Parish President J. Mitchell Ourso Jr. and Plaquemine Mayor Mark A. “Tony” Gulotta are scheduled to meet today (Thursday) at the Courthouse with the state Office of Tourism to offer local help to keep the Plaquemine Lock State Historic Site open to the public.

Because of state budget cuts, the Gary J. Hebert Memorial Lockhouse is open by appointment only, Gulotta said.

“We want to see what we can do to keep the locks open,” Ourso said. “We will try to help them with some in-kind [services]. He hate for the state to shut it down. That kind of thing means a lot to a lot of people in this parish.”

The mayor said the city has been helping with maintenance work for the past four or five months, and over the past month did major work cleaning up trees and overgrown flowerbeds.

“We have all that pretty landscaping the city just put in by the church, and the state park looks like it's been abandoned for five years,” Gulotta said.

Although the Lock is Plaquemine's major landmark, the state, in justifying the cut, claimed the number of visitors was low, the mayor said. He said the site kept track only of visitors to the Lockhouse, and not of the visitors to the grounds.

The Lock grounds are used as part of Plaquemine's Fourth of July festival and other city events at neighboring Bayou Plaquemine Waterfront Park.

“We're talking $50,000 to keep the Plaquemine Lock operational for a year,” Gulotta said.

He said the city would be able to help with grass cutting, maintenance and utilities, and there is discussion of using parish tourism personnel to staff the Lockhouse.

Ourso said he had been surprised to learn that the Lockhouse had been closed for only one day a year. He hopes for an arrangement to keep the building open five days a week, possibly with Monday and Tuesday closures.

“They cut and expect you to pick up everything after them,” the parish president said.
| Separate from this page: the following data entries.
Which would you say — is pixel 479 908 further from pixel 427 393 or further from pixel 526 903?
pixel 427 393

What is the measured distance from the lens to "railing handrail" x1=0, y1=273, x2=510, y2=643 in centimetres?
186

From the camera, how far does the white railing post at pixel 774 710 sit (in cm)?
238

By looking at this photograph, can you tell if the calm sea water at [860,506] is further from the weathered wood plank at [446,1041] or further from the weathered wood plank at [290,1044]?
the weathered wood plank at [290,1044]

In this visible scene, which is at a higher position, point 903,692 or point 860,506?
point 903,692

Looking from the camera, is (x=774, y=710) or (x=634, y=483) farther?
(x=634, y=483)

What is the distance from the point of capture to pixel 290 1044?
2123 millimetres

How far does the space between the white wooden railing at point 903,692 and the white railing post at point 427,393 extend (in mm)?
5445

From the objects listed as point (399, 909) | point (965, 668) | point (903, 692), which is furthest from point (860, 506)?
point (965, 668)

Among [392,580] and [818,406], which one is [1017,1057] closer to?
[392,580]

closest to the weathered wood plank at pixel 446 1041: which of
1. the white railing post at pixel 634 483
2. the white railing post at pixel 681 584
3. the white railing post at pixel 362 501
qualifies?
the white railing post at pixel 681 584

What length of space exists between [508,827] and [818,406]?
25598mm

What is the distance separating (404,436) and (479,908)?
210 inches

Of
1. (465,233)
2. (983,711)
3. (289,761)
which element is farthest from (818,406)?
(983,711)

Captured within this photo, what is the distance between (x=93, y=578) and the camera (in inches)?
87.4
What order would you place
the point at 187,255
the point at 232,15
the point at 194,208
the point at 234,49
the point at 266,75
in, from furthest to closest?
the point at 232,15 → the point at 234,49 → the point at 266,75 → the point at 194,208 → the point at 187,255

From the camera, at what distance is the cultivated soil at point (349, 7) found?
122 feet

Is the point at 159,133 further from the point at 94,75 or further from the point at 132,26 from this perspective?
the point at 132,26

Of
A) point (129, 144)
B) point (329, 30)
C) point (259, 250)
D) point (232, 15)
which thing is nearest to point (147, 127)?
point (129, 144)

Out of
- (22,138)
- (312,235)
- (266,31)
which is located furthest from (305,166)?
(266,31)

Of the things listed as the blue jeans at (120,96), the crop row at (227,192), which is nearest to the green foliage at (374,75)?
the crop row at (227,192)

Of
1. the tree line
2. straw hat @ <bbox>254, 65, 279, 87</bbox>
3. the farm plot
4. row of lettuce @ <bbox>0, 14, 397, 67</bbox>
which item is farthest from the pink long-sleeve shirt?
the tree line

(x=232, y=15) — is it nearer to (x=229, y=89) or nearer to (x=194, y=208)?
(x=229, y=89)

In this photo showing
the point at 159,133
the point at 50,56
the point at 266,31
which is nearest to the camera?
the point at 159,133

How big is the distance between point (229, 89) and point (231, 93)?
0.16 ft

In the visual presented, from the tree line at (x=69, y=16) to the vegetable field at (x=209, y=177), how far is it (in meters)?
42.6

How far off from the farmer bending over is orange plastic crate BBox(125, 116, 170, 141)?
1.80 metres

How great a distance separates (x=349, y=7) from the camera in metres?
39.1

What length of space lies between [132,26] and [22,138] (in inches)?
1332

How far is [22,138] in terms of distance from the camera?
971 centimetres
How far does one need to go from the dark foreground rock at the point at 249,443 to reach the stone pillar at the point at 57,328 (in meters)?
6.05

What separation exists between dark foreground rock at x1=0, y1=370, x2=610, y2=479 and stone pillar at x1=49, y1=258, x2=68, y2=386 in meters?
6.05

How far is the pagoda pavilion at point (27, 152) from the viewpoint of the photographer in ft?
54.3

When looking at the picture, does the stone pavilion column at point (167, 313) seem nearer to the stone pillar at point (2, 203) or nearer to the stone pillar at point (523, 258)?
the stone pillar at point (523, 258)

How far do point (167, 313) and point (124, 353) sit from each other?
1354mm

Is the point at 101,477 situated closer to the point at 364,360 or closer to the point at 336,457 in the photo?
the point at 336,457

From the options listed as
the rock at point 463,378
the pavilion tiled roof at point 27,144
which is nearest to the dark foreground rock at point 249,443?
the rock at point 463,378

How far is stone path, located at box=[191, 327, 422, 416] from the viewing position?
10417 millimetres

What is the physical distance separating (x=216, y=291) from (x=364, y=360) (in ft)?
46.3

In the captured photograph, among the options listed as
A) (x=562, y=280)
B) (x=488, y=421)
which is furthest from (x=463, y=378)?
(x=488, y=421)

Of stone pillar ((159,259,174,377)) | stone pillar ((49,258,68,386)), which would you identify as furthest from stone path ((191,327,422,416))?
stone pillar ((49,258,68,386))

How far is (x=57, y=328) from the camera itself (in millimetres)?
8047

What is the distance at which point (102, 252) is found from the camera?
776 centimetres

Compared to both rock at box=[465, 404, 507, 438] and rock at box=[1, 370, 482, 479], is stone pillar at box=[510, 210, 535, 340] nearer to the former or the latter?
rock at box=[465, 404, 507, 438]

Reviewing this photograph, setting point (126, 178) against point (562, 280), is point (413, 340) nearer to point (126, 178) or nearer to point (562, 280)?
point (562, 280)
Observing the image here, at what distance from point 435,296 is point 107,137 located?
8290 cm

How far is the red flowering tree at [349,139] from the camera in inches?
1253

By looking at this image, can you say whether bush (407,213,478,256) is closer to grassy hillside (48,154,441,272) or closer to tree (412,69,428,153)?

He said he wants to work out a way to keep the landmark open until the state can resume its operation.

“We don't want the state to say this will be forever,” he said.

Gulotta said when he took office in 1992; a group of very dedicated volunteers were keeping the Lockhouse open to the public during an early period of state financial crisis.

Several years later, the state resumed, and improved, the operation. Gov. Bobby Jindal proposed to cut funding for the Lock and other state historic sites last year. The Legislature restored the funds for the last fiscal year, but not for this one.

“We definitely want to try to keep it open, whatever it takes,” Gulotta said.

“Between the two of us, I'm sure we can make something happen,” Ourso said.